Financial Plan (Maths)
For your chosen business idea: list all startup costs, calculate cost per unit, set a selling price, work out profit margin and break-even point. Create a 12-week revenue projection table.
Write Your Elevator Pitch (English)
Write a 30-second elevator pitch for your business. Practice delivering it confidently. Include: the problem, your solution, evidence it works, and your ask (what you need).
Full Business Plan and Pitch Day (All Subjects)
Write a complete business plan and present it to your class as if pitching to investors. Include: problem, solution, target market, financial plan, and marketing strategy. Classmates play the role of investors and ask questions.
Knowledge Check
Test your understanding across all subject areas.
Question 1 Maths
A product costs $4.00 to make and sells for $7.00. What is the profit per item?
Question 2 Maths
Startup costs are $200. You make $2.50 profit per sale. How many sales to break even?
Question 3 Scientific Method
Which of these is a good business hypothesis?
Question 4 Maths
A product sells for $10.00 with a profit of $4.00. What is the profit margin?
Question 5 English
An elevator pitch should include all of the following EXCEPT:
Key Concepts Summary
- ● Maths: Profit = Revenue - Costs. Profit margin = (Profit ÷ Price) x 100. Break-even = Startup costs ÷ Profit per unit. Revenue projections help predict future earnings.

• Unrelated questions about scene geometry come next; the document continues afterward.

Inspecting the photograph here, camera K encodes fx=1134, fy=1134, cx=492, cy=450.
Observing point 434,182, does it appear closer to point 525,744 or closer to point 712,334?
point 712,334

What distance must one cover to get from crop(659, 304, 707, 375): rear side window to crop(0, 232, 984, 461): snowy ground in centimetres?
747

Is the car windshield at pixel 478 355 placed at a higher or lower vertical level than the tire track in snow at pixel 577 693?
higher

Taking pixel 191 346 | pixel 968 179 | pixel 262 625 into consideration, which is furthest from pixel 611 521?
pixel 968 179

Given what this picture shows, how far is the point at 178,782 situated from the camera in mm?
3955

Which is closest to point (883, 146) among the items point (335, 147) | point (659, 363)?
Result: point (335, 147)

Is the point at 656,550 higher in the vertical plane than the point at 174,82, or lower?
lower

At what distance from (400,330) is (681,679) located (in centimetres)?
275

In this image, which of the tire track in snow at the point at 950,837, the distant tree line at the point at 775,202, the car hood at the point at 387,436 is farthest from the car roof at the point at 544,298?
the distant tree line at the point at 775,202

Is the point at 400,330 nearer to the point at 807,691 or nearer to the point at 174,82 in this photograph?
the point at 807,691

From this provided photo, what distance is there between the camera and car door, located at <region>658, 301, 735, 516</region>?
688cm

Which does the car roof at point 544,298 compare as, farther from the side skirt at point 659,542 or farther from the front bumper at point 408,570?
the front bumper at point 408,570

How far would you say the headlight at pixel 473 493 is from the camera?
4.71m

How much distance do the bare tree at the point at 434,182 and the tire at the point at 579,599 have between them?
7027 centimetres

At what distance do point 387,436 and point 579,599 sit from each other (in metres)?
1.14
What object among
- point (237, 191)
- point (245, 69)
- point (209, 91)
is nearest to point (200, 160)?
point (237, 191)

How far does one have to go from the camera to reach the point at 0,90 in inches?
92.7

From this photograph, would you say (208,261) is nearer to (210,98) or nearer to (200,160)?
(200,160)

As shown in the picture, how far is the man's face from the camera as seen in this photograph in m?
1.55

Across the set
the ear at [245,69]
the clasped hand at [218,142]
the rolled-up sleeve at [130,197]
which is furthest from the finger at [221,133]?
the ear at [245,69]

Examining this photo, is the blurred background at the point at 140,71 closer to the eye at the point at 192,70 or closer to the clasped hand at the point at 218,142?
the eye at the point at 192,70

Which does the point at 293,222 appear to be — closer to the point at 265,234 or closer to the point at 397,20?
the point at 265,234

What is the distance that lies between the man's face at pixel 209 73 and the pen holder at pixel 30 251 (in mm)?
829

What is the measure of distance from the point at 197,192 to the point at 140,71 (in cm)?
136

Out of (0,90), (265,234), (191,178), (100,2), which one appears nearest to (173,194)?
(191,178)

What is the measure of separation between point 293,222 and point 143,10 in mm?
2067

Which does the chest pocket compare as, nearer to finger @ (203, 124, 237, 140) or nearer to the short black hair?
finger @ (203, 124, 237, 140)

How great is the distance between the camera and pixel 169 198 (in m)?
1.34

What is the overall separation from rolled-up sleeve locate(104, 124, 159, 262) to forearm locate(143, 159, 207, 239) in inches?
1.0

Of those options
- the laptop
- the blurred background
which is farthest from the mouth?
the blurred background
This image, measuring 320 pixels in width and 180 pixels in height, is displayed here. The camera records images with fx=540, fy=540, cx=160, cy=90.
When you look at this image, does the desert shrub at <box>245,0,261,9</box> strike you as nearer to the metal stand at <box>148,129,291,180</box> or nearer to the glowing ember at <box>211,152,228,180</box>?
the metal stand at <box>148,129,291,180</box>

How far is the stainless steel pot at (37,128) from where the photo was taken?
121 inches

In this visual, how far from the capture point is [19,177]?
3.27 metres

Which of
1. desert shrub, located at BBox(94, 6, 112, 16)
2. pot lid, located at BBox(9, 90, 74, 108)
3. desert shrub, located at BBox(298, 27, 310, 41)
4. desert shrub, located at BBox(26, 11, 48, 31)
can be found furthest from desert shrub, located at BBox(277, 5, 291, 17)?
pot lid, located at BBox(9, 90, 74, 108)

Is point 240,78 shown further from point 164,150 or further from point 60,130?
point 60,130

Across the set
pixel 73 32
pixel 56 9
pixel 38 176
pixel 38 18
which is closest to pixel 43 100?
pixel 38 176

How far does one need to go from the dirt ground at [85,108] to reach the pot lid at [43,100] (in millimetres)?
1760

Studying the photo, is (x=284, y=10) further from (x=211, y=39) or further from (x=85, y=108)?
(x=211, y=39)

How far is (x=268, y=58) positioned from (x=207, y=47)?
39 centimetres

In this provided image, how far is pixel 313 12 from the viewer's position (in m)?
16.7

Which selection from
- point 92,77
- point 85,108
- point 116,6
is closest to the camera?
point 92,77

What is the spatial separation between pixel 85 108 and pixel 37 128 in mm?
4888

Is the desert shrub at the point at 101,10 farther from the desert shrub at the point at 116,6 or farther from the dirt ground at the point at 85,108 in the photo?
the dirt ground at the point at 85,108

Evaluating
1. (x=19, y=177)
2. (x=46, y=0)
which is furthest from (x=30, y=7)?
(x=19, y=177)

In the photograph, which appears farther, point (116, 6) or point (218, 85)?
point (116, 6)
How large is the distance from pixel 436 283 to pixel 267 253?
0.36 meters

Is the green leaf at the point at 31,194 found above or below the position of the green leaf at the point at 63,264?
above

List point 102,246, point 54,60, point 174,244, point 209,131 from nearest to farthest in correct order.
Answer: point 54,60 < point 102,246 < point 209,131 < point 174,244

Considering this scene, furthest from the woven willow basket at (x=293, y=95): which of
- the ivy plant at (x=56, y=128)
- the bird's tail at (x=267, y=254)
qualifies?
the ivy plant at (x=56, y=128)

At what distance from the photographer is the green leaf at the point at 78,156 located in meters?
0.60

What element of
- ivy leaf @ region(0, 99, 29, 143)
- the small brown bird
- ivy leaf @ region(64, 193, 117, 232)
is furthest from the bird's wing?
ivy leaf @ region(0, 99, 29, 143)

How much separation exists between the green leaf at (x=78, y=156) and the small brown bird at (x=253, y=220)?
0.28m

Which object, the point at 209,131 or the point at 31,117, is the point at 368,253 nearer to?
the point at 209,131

- ● English: An elevator pitch is 30 seconds of clear, persuasive communication. A business plan uses structured writing to present a complete strategy.
- ● Scientific Method: Business uses the same cycle as science — observe, hypothesise, research, test, and iterate based on evidence.
- ● Connection: Successful businesses combine strong maths (the numbers work), clear communication (people understand the value), and a scientific approach (test before you invest).